I know gcroot is used for holding a refrence to a managed object in a native class, but what about using managed objects as local variables inside an unmanaged class function ?
The compiler does not seem to generate an error on this, but is it "proper" ? Does it hurt performence?
There is no such thing as a local managed object. All managed objects are stored on the heap, required to let the garbage collector do its job. You could only have a reference as a local variable. A pointer at runtime.
Using an managed object reference in an unmanaged function is possible if you compile that code with /clr or #pragma managed in effect. Such code will be translated to IL and gets just-in-time compiled at runtime, just like normal managed code. It won't otherwise have the characteristics of managed code, there is no verification and you'll suffer all the normal pointer bugs. And yes, it can hurt performance because such code doesn't get the normal optimizer love. The optimizer built in the jitter isn't as effective because it works under time constraints.
Compile native code without the /clr option or use #pragma unmanaged inside your code to switch the compiler on-the-fly.
Managed objects, both values of managed value types (value struct, value class, enum class) and handles to managed reference types (ref struct, ref class) can be used inside code which is compiled to MSIL.
And code that is compiled to MSIL can be part of unmanaged objects (for example, a virtual member function of a standard C++ type can be compiled to MSIL, and the Visual C++ compiler "It Just Works" technology will make sure that the v-table is set up correctly). This is extremely useful when forwarding events and callbacks produced by standard C++ code into the managed GUI world. But it is also applicable if you have an algorithm implemented in managed code (perhaps C#) that you want to call from C++.
As Hans mentions, there are performance implications of switching between MSIL and machine code generation for a particular function. But if you are sitting on a native-managed boundary, then compilation to MSIL and use of the "It Just Works" a/k/a "C++ interop" is by far the highest performance alternative.
In the documentation for com it says that it works literally with every language. Do you need to have a specific API for that language so it can interface with com, or can any language literally just use it out of box? Also do you need a special compiler? Sorry if this is a stupid question but I have never used it before, and I have been trying to find this answer.
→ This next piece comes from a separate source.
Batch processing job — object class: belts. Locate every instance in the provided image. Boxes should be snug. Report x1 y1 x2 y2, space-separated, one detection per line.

When I look at demos of com examples it all seems to access the objects in a c style syntax, are their bindings and apis for other languages (literally all)?
The key thing about COM is that it is a "binary standard": which is to say that it doesn't care what the language used is, so long as the bits and bytes in memory end up in the right place.
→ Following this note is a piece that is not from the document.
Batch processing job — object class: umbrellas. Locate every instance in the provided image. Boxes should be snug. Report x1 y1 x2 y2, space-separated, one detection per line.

COM basically specifies that all COM objects must have a specific layout in memory: the interface pointer points to a pointer that in turn points to a table of function pointers, which has at least three members, the first three of which are pointers to the IUnknown functions (AddRef, Release, QueryInterface), and the remainder are pointers to the other functions in the interface. COM also specifies how arguments are passed to these functions - so that the caller and callee agree on how the stack is used, and who pops off the values.
This requirement happily matches how C++ just happens to work on Windows; so most C++ classes that implement IUnknown will just happen to ends up as being valid COM classes: this is because Microsoft's implementation of C++ happens to use an object layout that matches what COM requires: the C++ object vtable pointer is the same as the COM pointer-to-table-of-function-pointers, the C++ table of function pointers is exactly what COM requires for its table-of-function-pointers, and so on. (This isn't entirely just a happy coincidence: COM was likely designed to take advantage of the most common way that C++ objects are implemented in memory which is the technique that MS's compiler uses. Note that C++ the language specification doesn't actually specify any particular object layout - so you could have a 3rd party C++ compiler that implemented C++ in a way that gave you classes that are not usable by COM. But no compiler vendor in their right mind would do that, since they would appear to be broken compared to the others!)
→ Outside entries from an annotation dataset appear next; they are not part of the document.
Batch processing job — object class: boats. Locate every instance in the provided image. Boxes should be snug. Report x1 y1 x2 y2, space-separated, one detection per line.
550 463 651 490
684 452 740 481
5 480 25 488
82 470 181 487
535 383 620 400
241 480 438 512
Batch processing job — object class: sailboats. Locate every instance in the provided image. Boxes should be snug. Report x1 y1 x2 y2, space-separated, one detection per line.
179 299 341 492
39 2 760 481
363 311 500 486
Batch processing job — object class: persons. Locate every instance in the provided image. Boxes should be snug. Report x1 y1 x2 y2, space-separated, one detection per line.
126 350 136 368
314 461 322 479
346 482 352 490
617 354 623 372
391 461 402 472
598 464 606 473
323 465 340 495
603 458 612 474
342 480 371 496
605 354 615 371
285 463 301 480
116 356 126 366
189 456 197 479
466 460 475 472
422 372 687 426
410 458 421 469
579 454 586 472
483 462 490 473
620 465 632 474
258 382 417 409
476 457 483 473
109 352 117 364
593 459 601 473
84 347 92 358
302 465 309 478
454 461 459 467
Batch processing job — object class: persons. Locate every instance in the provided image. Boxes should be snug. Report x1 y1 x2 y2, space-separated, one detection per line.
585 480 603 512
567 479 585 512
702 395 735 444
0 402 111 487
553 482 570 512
In plain C, you can create a COM object by creating suitable structs-containing-pointers manually. This works because C essentially allows you to specify binary-level memory layout for structs manually; you can create structs that you know will have the appropriate layout that COM is expecting.
In other languages, especially those that don't allow the user to specify memory layout explicitly, you need support from the language to allow for COM support. All the .Net languages - C#, VB.Net, and so on - use support in the .Net runtime that understands what COM expects, and produces the appropriate wrappers as needed to allow the interop to work.
So, long story short, it's not the case that any language under the sun will automatically work with COM; it's really the case that a couple of languages - namely C and C++ - are already aligned with COM's requirements; and most other languages will need some compiler support to make it work.
I need to work on converting a very huge c++ project to clr safe. The current c++ project has a lot of stuff from c++ like templates, generics, pointers, storage/stream, ole apis, zlib compression apis, inlines etc. Where can I find the datiled document for this type of conversion? Can you suggest some good book to refer to? If anyone of you have done such conversion, can I get some analysis from you?
I'll just cough up the MSDN Library article titled "How to: Migrate to /clr:safe
Visual C++ can generate verifiable components with using /clr:safe, which causes the compiler to generate errors for each non-verifiable code construct.
The following issues generate verifiability errors:
Native types. Even if it isn't used, the declaration of native classes, structures, pointers, or arrays will prevent compilation.
Global variables
Function calls into any unmanaged library, including common language runtime function calls
A verifiable function cannot contain a static_cast Operator for down-casting. The static_cast operator can be used for casting between primitive types, but for down-casting, safe_cast or a C-Style cast (which is implemented as a safe_cast) must be used.
A verifiable function cannot contain a reinterpret_cast operator (or any C-style cast equivalent).
A verifiable function cannot perform arithmetic on an interior_ptr. It may only assign to it and dereference it.
A verifiable function can only throw or catch pointers to reference types, so value types must be boxed before throwing.
A verifiable function can only call verifiable functions (such that calls to the common language runtime are not allowed, include AtEntry/AtExit, and so global constructors are disallowed).
A verifiable class cannot use Explicit.
If building an EXE, a main function cannot declare any parameters, so GetCommandLineArgs must be used to retrieve command-line arguments.
Making a non-virtual call to a virtual function.
Also, the following keywords cannot be used in verifiable code:
unmanaged and pack pragmas
naked and align __declspec modifiers
__asm
__based
__try and __except
I reckon that will keep you busy for a while. There is no magic wand to wave to turn native C++ into verifiable code. Are you sure this is worth the investment?
The vast majority of native C++ is entirely valid C++/CLI, including templates, inlines, etc, except the CLR STL is rather slow compared to the BCL. Also, native C++ doesn't have generics, only templates.
The reality of compiling as C++/CLI is to check the switch and push compile, and wait for it to throw errors.
Rewriting native C++ into safe C++/CLI will result in a code that is syntactically different, but semantically same as C#. If that is the case, why not rewrite directly in C#?
If you want to avoid what is essentially a complete rewrite, consider the following alternatives:
P/Invoke. Unfortunately, I'm unfamiliar whether this would isolate safe from unsafe code. Even if it can perform the isolation, you'll need to wrap your existing C++ code into procedural, C-like API, so it can be consumed by P/Invoke. On a plus side, unless your API is excessively chatty, you get to keep (most of) your native performance.
Wrapping your C++ into out-of-process COM server and using COM Interop to consume it from the manged code. This way, your managed code is completely protected from any corruption that might happen at C++ end and can remain "safe". The downside is a performance hit that you'll get for out-of-process marshaling and the implementation effort you'll need to expend to correctly implement the COM.